Genève est un village. On y croise chaque jour des gens que l’on connaît, sans s’être donné rendez-vous, simplement comme ça en marchant dans la rue, en remontant le boulevard, en traversant le square. Tiens, jeudi dernier par exemple, au marché des Grottes, «the place to go, the place to be » – «Do Be Do Be Do» – sur le coup de 19h, à l’instant où bat son plein cet apéro géant qui réunit chaque semaine plus de 1000 personnes, je tombe nez à nez avec un homme de radio estimable – vous, cher Philippe -, en train de découvrir à votre tour ce quartier derrière la gare où il fait bon boire un verre en révisant son anglais. Vous êtes venu en voisin francophone, à pied ou à vélo, je n’ai pas vérifié, mais je fais confiance à votre mobilité douce, seule façon de rencontrer du monde dans cette ville et de s’y sentir bien.

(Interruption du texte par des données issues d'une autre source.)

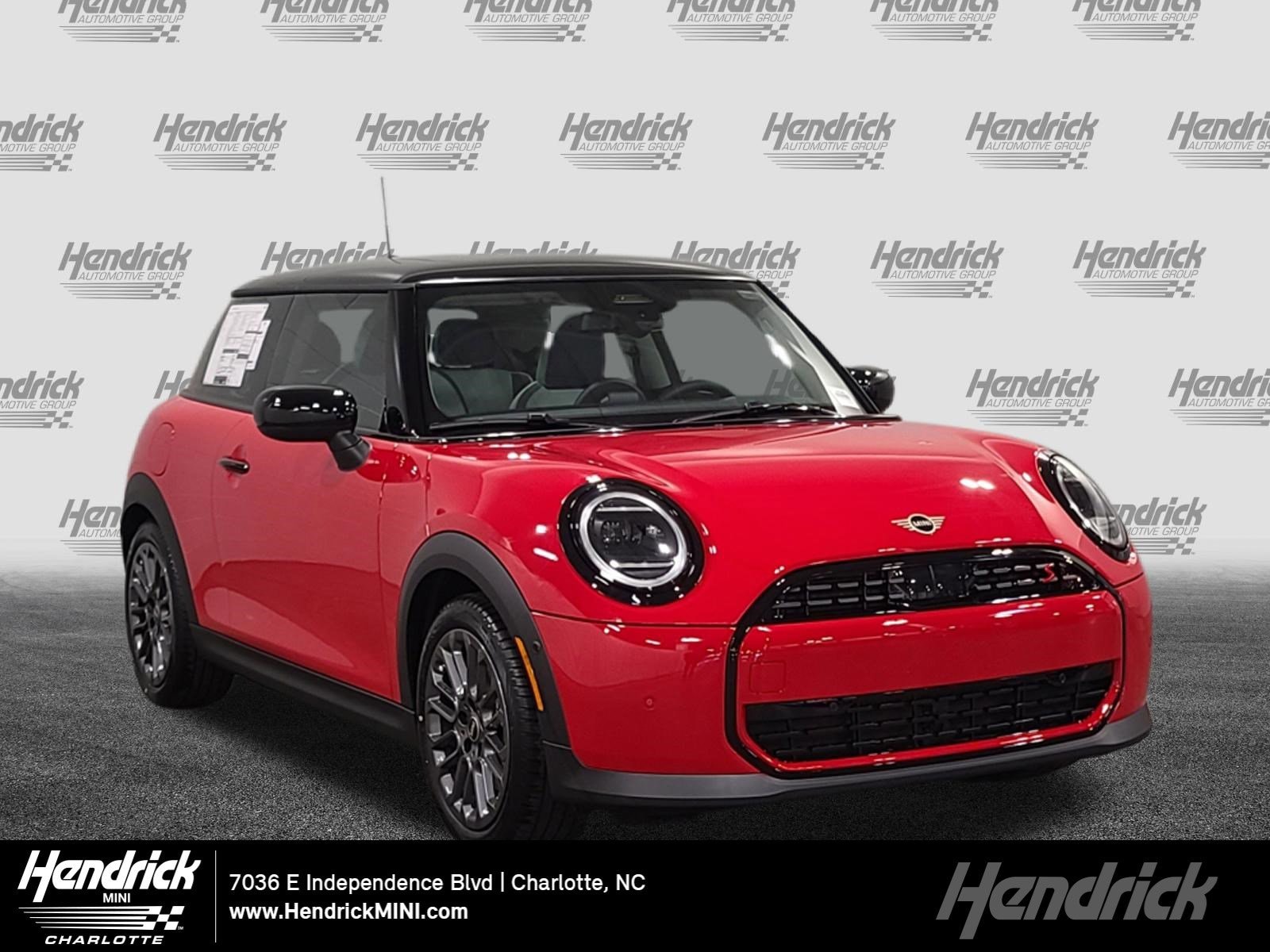 2026 MINI Hardtop Cooper S's photo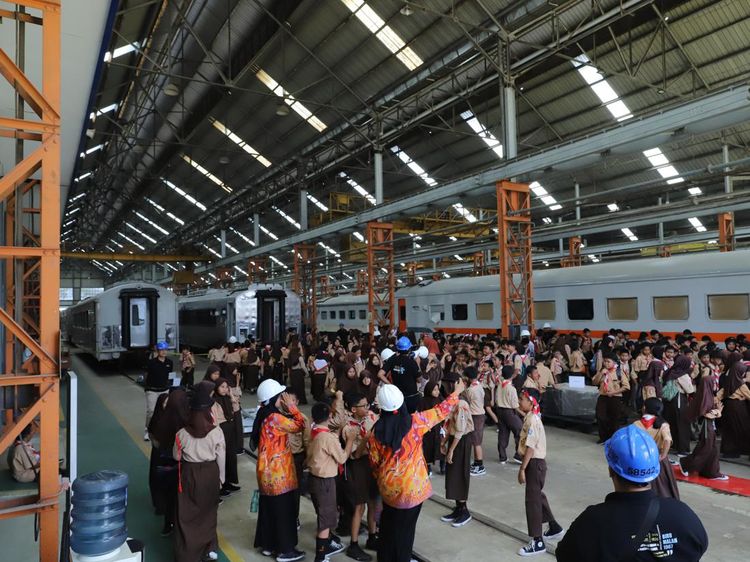 Potret Open House Bengkel Kereta Manggarai Diserbu Pengunjung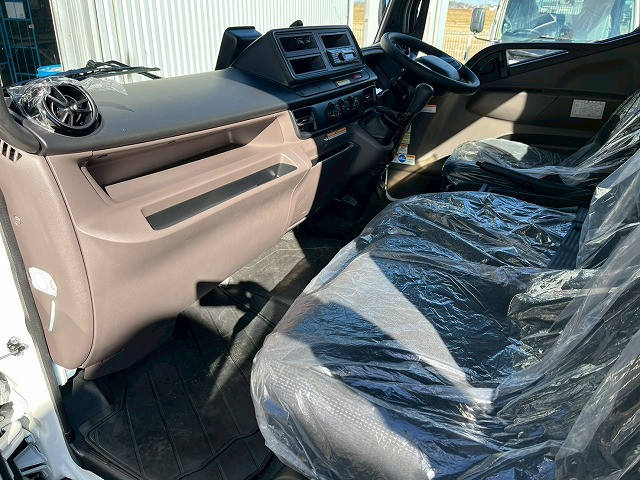 三菱ふそう キャンター 小型 平ボディ（クレーン付） 2RG-FEB80(98168) 25枚目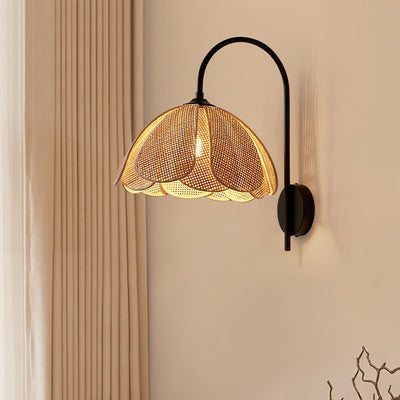 Zevelia Elegance Natural Petal Rattan Wall Lamp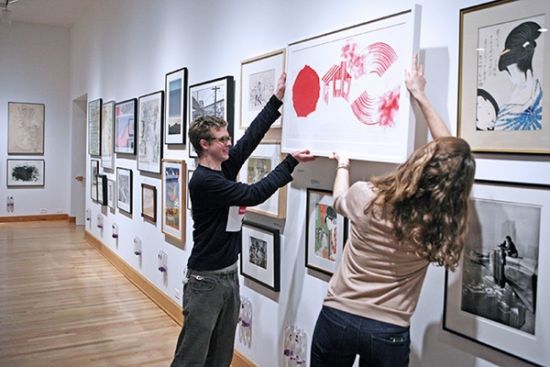 威廉姆斯大学美术馆2014年2月“取画日” 图片</p>

<p>　　“取画日”从早上9点开始，事先在网上注册的申请人可以到美术馆排队领取。画作挑选采取先到先得的原则，可供选择的作品包括意大利艺术家乔瓦尼•巴蒂斯塔•皮拉内西(Giovanni Battista Piranesi)、日本浮世绘画家喜多川哥麿(Kitagawa Utamaro)、意大利超现实画派大师乔治•德•基里科(Giorgio de Chirico)、瑞典公共艺术大师克拉斯•奥登伯格(Claes Oldenburg)以及马格南摄影师奥利维亚•阿瑟(Olivia Arthur)等艺术家的摄影、版画和绘画作品。</p>

<p>　　美术馆方面将给予学生有关艺术品保存的相关指导。借出作品的学生也必须签署一项协议，承诺按照官方指示保管好作品，例如如何悬挂作品、避免阳光直射等。学生们对此项计划表现出了极大的欢迎。今年2月的“取画日”，威廉姆斯大学美术馆门口就曾排起了长龙。</p>

<p>　　据了解，威廉姆斯大学并不是唯一一所推出此项计划的高等院校，美国顶尖的私立大学欧柏林学院和麻省理工学院都有类似的计划，旨在让原创艺术点亮校园生活。</p>

<p>&nbsp;</p>
<!-- publish_helper_end -->
                 

					<div class=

Quand un visiteur persan croise sur son chemin un localier, vous et moi au pays des «Grotteux» (comme aiment à se qualifier eux-mêmes les habitants des Grottes), de quoi parlent-ils? Eh bien justement, du bonheur de vivre ensemble dans cette ville qui est un village, de la chance que l’on a de pouvoir, chaque jour, se rendre rapidement d’une salle de théâtre à une salle de concert, d’une piscine olympique à une patinoire classée monument historique, d’une caserne de pompier, j’en viens, à un studio de radio, j’y suis, en moins de deux minutes.
Le mal nommé Grand Genève est en fait tout petit, les distances sont ttoujours amicales et courtes, même quand on s’éloigne du centre pour rejoindre la périphérie. Tout compte fait, c’est Lausanne, en mieux, un grand bourg construit autour de la plus belle rade du monde – comme le répète à qui veut l’entendre une amie paysagiste qui va chaque semaine durant l’hiver manger sa fondue aux Bains des Pâquis. Là aussi, cher Philippe, on s’y verra, promis, un soir de baignade hivernale dans le lac. Nous serons à pied nu sur la pierre gelée de la jetée.
Quand on se déplace en voiture, tout redevient plus compliqué. Ce dehors qui nous appartient sans partage est de plus en plus étranger aux automobilistes, aux irréductibles de la locomotion motorisée. Pour eux, Les distances se rallongent, les trajets s’éternisent, les fins d’après-midi sont un enfer quotidien. Le village lacustre redevient une métropole de province, pétaradante, klaxonnante, vulgaire dans ses manières, dangeureuse dans ses effets.
L’heure apéritive est celle de la surcharge de trafic. Il suffit d’un incident, une touchette entre deux véhicules, un problème sur une ligne aérienne, et c’est la ville entière qui est paralysée comme ce fut le cas récemment, comme ce sera le cas demain, j’en prends le pari. De la route des Acacias à la rue de Lausanne, de la gare de la Praille à celle de Cornavin, Genève n’est plus qu’un grand embouteillage.
Alors, on se dit: vivement le week-end pour faire retomber la pression au ras du bitume. Mais non, ce dimanche à nouveau, à l’instant où le ciel envoie l’illusion d’un orage, tous les amateurs de plein air contrarié sautent dans leur voiture, un bouchon ininterrompu se forme du quai de Cologny au quai du Mont-Blanc. Je suis pris dedans – ne me demandez pas pourquoi -, je mets 45 minutes pour faire trois kilomètres et passer d’une rive à l’autre, sans croiser sur ma route ces hommes en chasubles jaunes qui sont nos nouveaux agents de circulation, des hommes et des femmes à pied drôlement courageux, des régulateurs de trafic opérant pour le compte des TPG, les seuls capables de remettre un peu de fluidité dans ce bordel mécanique et cette guerre des catégories.